Долго. Во всяком случае, достаточно долго для того, чтобы разобраться, чем занимался старик. Но, что бы тот ни делал, работа всегда шла за закрытой дверью. А по тому немногому, что видел мальчик, нельзя было сделать никаких выводов.
С другой стороны, он не жаловался; честно говоря, для этого не было причин. У странного старика ему жилось лучше, чем когда бы то ни было: у него была крыша над головой, постель и пища, то есть все то, чего ему до сих пор не хватало. А взамен нужно было делать совсем немногое.
Старик не относился к Хогарту как к слуге или рабу, заставляя целыми днями работать.
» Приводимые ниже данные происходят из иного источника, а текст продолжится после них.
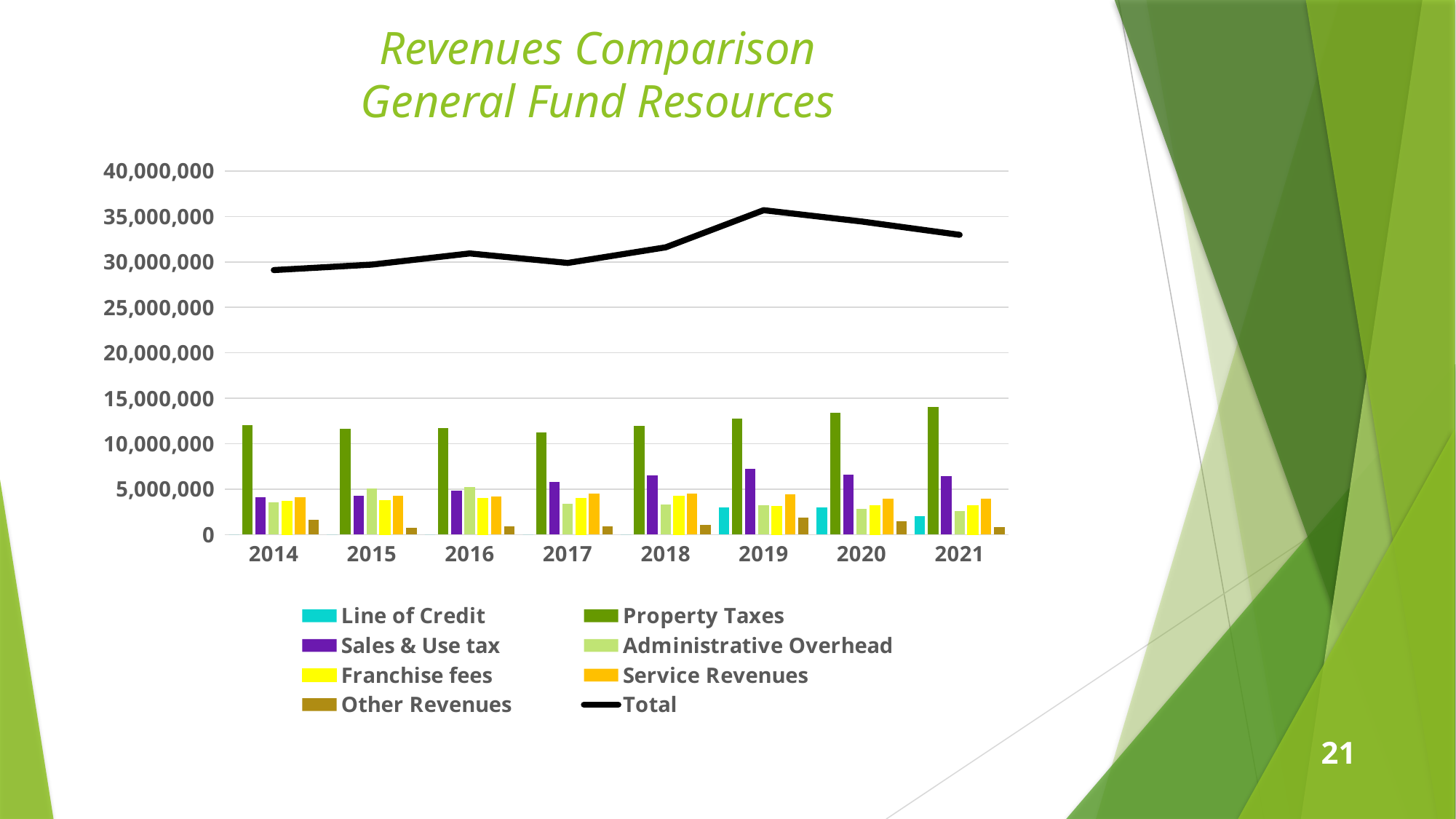
In which year does the Total line reach its highest point? 2019 Is the Property Taxes value for 2021 greater or less than 15,000,000? less In which year is the Sales & Use tax bar the tallest? 2019 Is the Total value for 2014 greater or less than 30,000,000? less How many series does the chart's legend list? 8 What is the title of the chart on the slide? Revenues Comparison General Fund Resources Is the Total value for 2019 greater or less than 35,000,000? greater In which year is the Total line at its lowest? 2014 What kind of chart is shown on the slide? A combination bar and line chart In 2014, which is larger: Property Taxes or Sales & Use tax? Property Taxes How many years are shown on the x axis of the chart? 8 Does the Total line rise or fall from 2019 to 2021? Falls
Нет, мальчик должен был подметать пол, поддерживать порядок на полках, вытирать пыль и делать тому подобные мелочи.
По сути дела, Хогарт ни в чем не нуждался, разве что в свободе. Старик никогда ни намеком не дал понять мальчику, что запер его в клетке. О том, что побег запрещается, ему тоже не говорили. Однако… убежать было невозможно.
Конечно, Хогарт пытался выскользнуть из лачуги, и неоднократно. Безуспешно. Дверь, через которую он когда-то вошел сюда, можно было открыть, но вела она не на улицу, а в то же помещение, откуда, как ему казалось, он уходил: в комнату со столом. Если он останавливался на пороге и оглядывался назад, а потом смотрел вперед, то видел одно и то же, буквально в зеркальном изображении!
На этом странности не кончались.
Его первоначальное впечатление, что в лачуге гораздо больше комнат, чем вмещали ее размеры, удивительным образом подтвердилось: в самом деле, их число было под стать дворцу. Хогарту никогда не удавалось пересчитать помещения, так как он все время попадал в новые, куда раньше не входил — ведь именно эти двери были заперты. Но он обнаруживал и новые двери, которых здесь не было — в этом он был уверен. А сами комнаты, площадки и лестницы так сочетались друг с другом, что о какой бы то ни было упорядоченности, закономерности не было и речи; в результате у Хогарта голова шла кругом.
Он оставил попытку бежать и сосредоточил внимание на своих обязанностях. Со временем он надеялся узнать что-нибудь у старика, а пока что его вопросы оставались без ответа.
Предметы на полках Хогарт содержал в чистоте и порядке; каждый раз он противился искушению сломать печать на пергаментном свитке, прикрепленном к каждой вещи, и прочитать, что же там написано.
Эти свитки оказывали на него магическое действие: он как будто знал, что именно в них находятся ответы на его многочисленные вопросы. Но приходилось брать себя в руки, потому что… время еще не пришло.
Это была тоже очень странная мысль. Хогарт даже не знал, откуда она появилась. Как будто кто-то нашептывал ее, но кто? Однако были же какие-то причины, по которым он ничего не предпринимал. И в частности та, что он уже давно стал привыкать ко всему необычному.